Para Jung, o inconsciente não é apenas o depósito do reprimido e dos desejos não realizados, como afirmava Freud, mas inclui também as marcas das vivências pré-natais e outras muito anteriores, não apenas relacionadas à vida pessoal do sujeito, mas à memória coletiva do ser humano e suas experiências. Foi justamente por reconhecer a criatividade como o processo de dar a vida, que Jung (1985, p.46/47) passou a fazer uso de meios criativos com seus pacientes, fundamentando assim os primórdios da Arteterapia:

Usando esse método [...] o paciente pode tornar-se independente em sua criatividade. Já não depende dos sonhos, nem dos conhecimentos do medido, pois, ao pintar-se a si mesmo – ele está se plasmando. O que pinta são fantasias ativas – aquilo que está mobilizado dentro de si. E o que está mobilizado é ele mesmo, mas já não mais no sentido equivocado anterior, quando considerava que o seu ‘eu pessoal’ e o “seu self’ eram uma e a mesma coisa. Agora há um sentido novo: seu eu aparece como objeto, como objeto daquilo que está atuando dentro dele.

Essa apropriação da pintura como linguagem pelo paciente, o faz passar da passividade para a atividade, pois ao representar coisas que antes via passivamente, elas se transformam num ato seu. O paciente não se limita apenas a falar do assunto, ele também o vive. Isso gera uma mudança psicológica incalculável, pois a sua fantasia já não lhe parece mais desprovida de sentido. E ele aceita a sua realidade interna, bem como a necessidade de expressão. A partir desse pacto profundo, novos paradigmas emergirão.


Outro fator importante na Psicologia de Jung é a ênfase dada ao processo de individuação, que significa, grosso modo, “tornar-se si mesmo” A individuação é um processo contínuo que vivemos ao longo da vida, e que se traduz na vivência de certas experiências arquetípicas que guardam em si um caráter numinoso e sagrado.
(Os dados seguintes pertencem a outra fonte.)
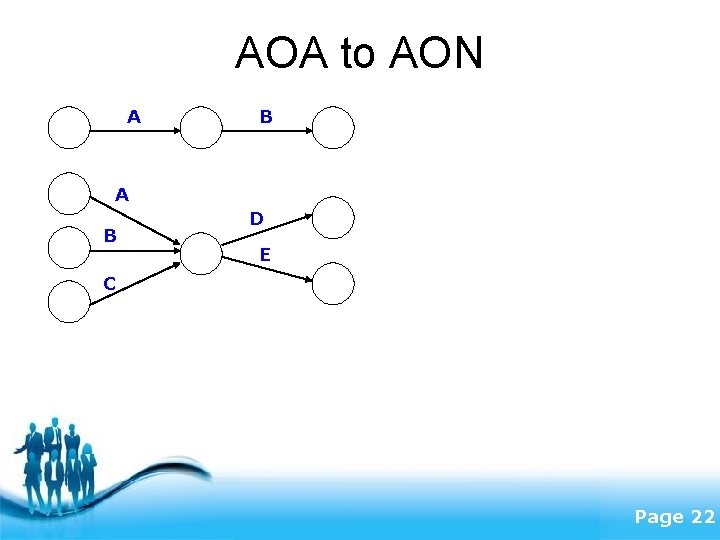 AOA to AON

A
B

A
B
C
D
E

Page 22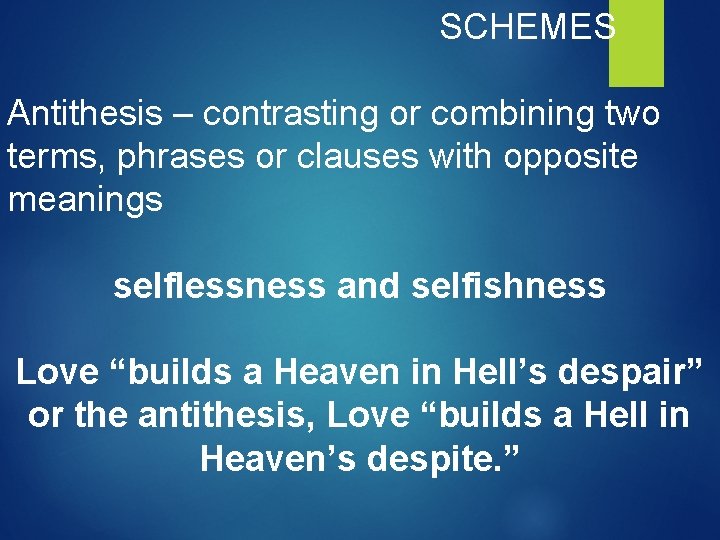 SCHEMES

Antithesis – contrasting or combining two terms, phrases or clauses with opposite meanings

selflessness and selfishness

Love “builds a Heaven in Hell’s despair” or the antithesis, Love “builds a Hell in Heaven’s despite.”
Em “Teatro e Terapia” (ROCHA, 2005), vemos que os arquétipos representam padrões da natureza humana. E assim devem existir tantos arquétipos quanto situações típicas na vida relacionadas ao nascimento, renascimento, morte, poder, magia, heroísmo, infância, Deus, demônio, sabedoria, gigante, árvore, sol, lua, vento, fogo, rio, armas etc. Para Jung, a busca por “tornar-se si mesmo” implica na vivência e assimilação de vários desses arquétipos, dos quais, destacou persona, sombra, anima e animus, e Self, abordados segundo uma correspondência dual relativa à polaridade inerente aos conteúdos psíquicos. Se o trabalho do psicoterapeuta é o de permitir que o cliente entre em contato com os conteúdos inconscientes, será justamente por meio das imagens, símbolos e arquétipos emergentes que o processo arteterapêutico se dará. Seu trabalho é ajudar o sujeito a encontrar um significado simbólico e incomum à consciência, remetendo-o a um compromisso com a existência. Neste sentido, temos que a psicoterapia e a Arteterapia convergem na mesma direção, buscando estimular o sujeito a buscar significado e sentido para a sua vida.

O texto acima foi retirado e adaptado de Arteterapia na adolescência da mulher - Um estudo de caso, Monografia de Estágio Supervisionado em Arteterapia apresentado ao Curso de Pós-Graduação em Arteterapia em Educação e Saúde do Instituto Saber, como requisito parcial à obtenção do título de Especialista em Arteterapia aplicada à Saúde e à Educação, de Anasha Gelli e Andreia Maria Lima de Sousa, em 2009.